[Exercise requirements]
Retype the records below word for word, leaving every line and character unchanged.

-----

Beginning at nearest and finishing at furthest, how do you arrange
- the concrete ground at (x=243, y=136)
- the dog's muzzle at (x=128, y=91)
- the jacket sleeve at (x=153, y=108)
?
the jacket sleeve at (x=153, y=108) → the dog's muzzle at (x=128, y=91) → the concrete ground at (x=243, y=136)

-----

[Task response]
Beginning at nearest and finishing at furthest, how do you arrange
- the concrete ground at (x=243, y=136)
- the dog's muzzle at (x=128, y=91)
- the jacket sleeve at (x=153, y=108)
?
the jacket sleeve at (x=153, y=108) → the dog's muzzle at (x=128, y=91) → the concrete ground at (x=243, y=136)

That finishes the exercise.